Purpose : Hypoxia-inducible factor 1 (HIF1α) is a critical transcription factor known to govern vascularization. The lens contains an oxygen gradient that parallels the surface to core differentiation of lens epithelial cells into fiber cells. The presence of this oxygen gradient suggests that HIF1α could mediate gene expression events required for lens cell differentiation and fiber cell function. Consistently, we have recently identified HIF1α to be an essential regulator of BNIP3L that we have shown initiates the hypoxia-dependent elimination of non-nuclear organelles during fiber cell maturation.
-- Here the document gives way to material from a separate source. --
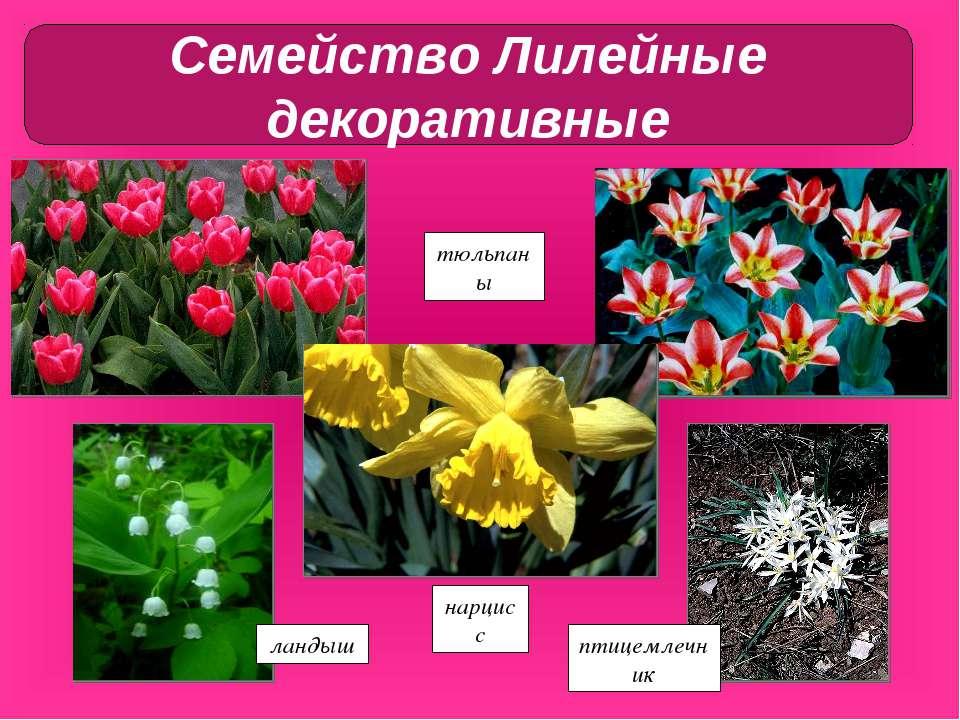 hello_html_m146e58f9.jpg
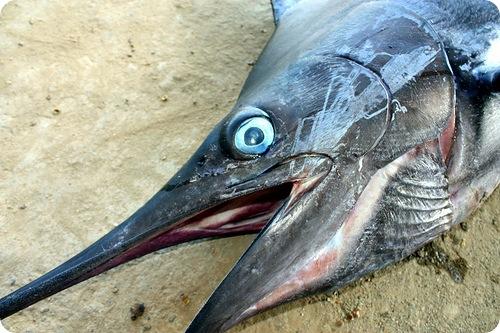 Меч-рыба – опасный спринтер тропических вод!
Here, we employed a multiomics approach to map the genomic complement of HIF1α DNA binding sites and target genes in the lens and identify HIF1α as a novel master regulator of lens gene expression.
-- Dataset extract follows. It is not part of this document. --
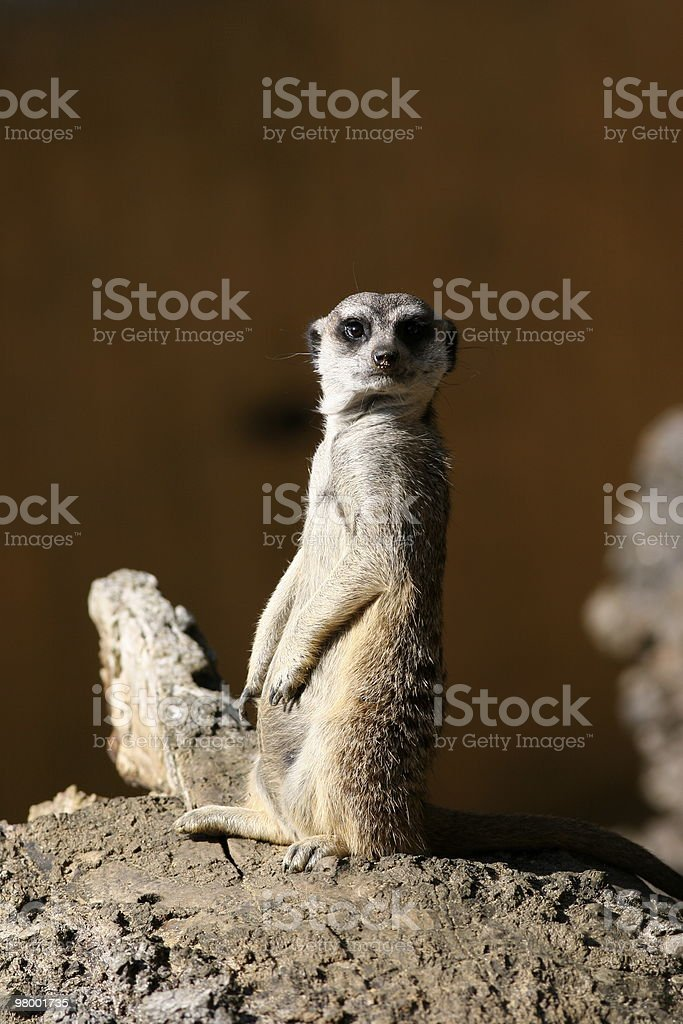 Suricate or Meerkat royalty-free stock photo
Methods : HIF1α DNA binding was induced in embryonic primary chick lens cells through exposure to dimethyloxallyl glycine (DMOG). HIF1α-DNA binding complexes were identified by CUT&RUN (Cleavage Under Targets and Release Under Nuclease). Expression levels of activated or repressed HIF1α-target genes were identified by parallel RNA sequencing analysis. Sites were mapped to putative promoter or enhancer sequences and analyzed for chromatin configuration by analysis of ATAC sequencing data.
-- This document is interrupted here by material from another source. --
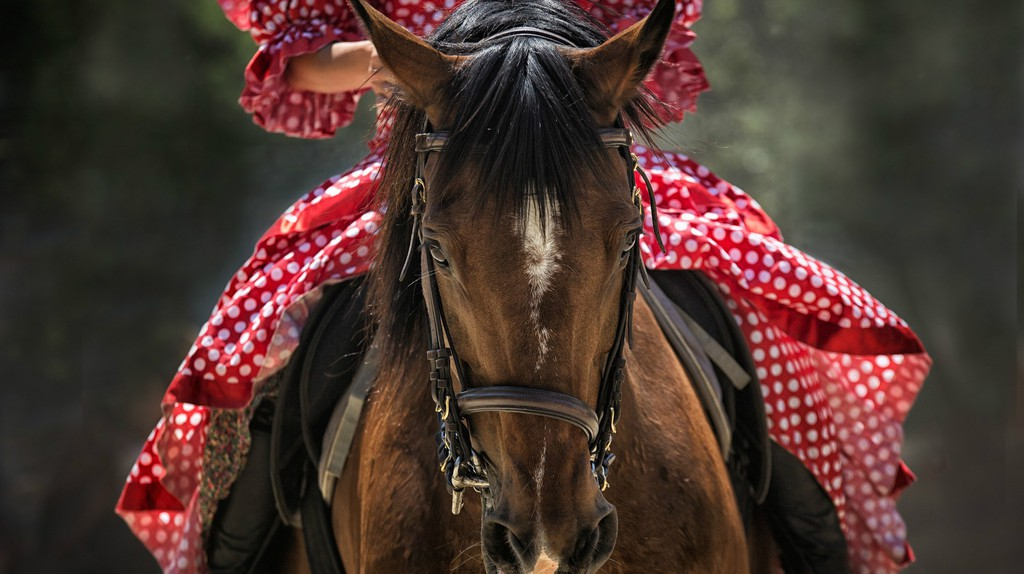Spain is a great place for horse riding ©WenPhotos/Pixabay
Results : CUT&RUN analysis revealed 8,375 HIF1α-DNA binding complexes across the chick lens genome. 1,190 HIF1α-DNA binding complexes were significantly clustered within open chromatin regions (p < 1e-55) identified by ATAC sequencing. Formation of the identified HIF1α-DNA complexes parallels the direct activation or repression of 526 genes, 202 of which contained HIF1α binding sites within 100kbp of the transcription start site. The identified genes were associated with multiple key cellular processes including glycolysis, cell cycle control, chromatin remodeling, Notch and Wnt signaling, lens cell differentiation, development, and cataract formation.

Conclusions : The data establish a functional genomic map of novel HIF1α-regulated lens genes. They further support the hypothesis that hypoxia is critical for lens fiber cell differentiation, structure and function and they identify novel HIF1α-dependent pathways and genetic components important for lens differentiation, homeostasis and cataract formation.

This is a 2021 ARVO Annual Meeting abstract.